Far from experiencing a decline in hard power, larger nation states are steadily shoring-up their military capabilities. The top ten spenders in 2015 included the U.S., China, Russia, India, Japan and Germany. Some of these countries – along with major purchasers such as Israel and Saudi Arabia – are clearly preparing for confrontations in the coming decade. They are not alone. Global defense expenditures have increased steadily since the late 1990s, topping $1.6 trillion last year. These trends are set to continue into the next decade.

These same nation states will continue dominating economically. Countries such as the U.S., China, Japan, Germany, India, and to a lesser extent Russia registered among the largest GDPs in 2015. If adjusted for purchasing power parity, China outstrips the U.S. and Russia also slides up the rankings. These countries are also likely to remain the top performers in 2030, alongside Brazil (if it gets its house in order), Canada, France, Italy, Mexico, Indonesia and others.

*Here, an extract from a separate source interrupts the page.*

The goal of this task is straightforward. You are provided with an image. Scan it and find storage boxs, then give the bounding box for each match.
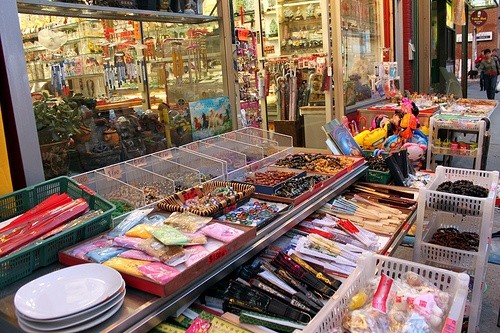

Barring a spectacular collapse of global markets or catastrophic armed conflict (both of which are now more plausible in the wake of Donald TrumpĀ“s victory), they will continue laying the rails of international affairs.

Nation states are clearly not the only forms of political and economic organization. They are already ceding sovereignty to alternate configurations of governance, power and influence. The fourth industrial revolution is hastening this shift. As Anne-Marie Slaughter explains, “nation states are the world of the chessboard, of traditional geopolitics … [but the] web is the world of business, civic, and criminal networks that overlay and complicate the games statesmen play”. In her view, stateswomen must learn webcraft in order to mobilize and deploy non-governmental power just as statecraft does with government power.

Vast metropolitan regions are increasingly rivaling nation states in political and economic clout. Take the case of Mexico City which fields roughly 100,000 police – a larger force than the national law enforcement departments of 115 countries. Or consider New York’s annual budget of $82 billion, bigger than the national budgets of 160 countries. Meanwhile the populations of mega-cities like Seoul and Tokyo are larger than those of most nation states. Many cities are rapidly forging cross-border partnerships and integrating transportation, telecommunications and energy-related infrastructure. And citi-zens are expressing novel forms of belonging – or city-ness – spanning the digital and physical realms and challenging traditional notions of national identity.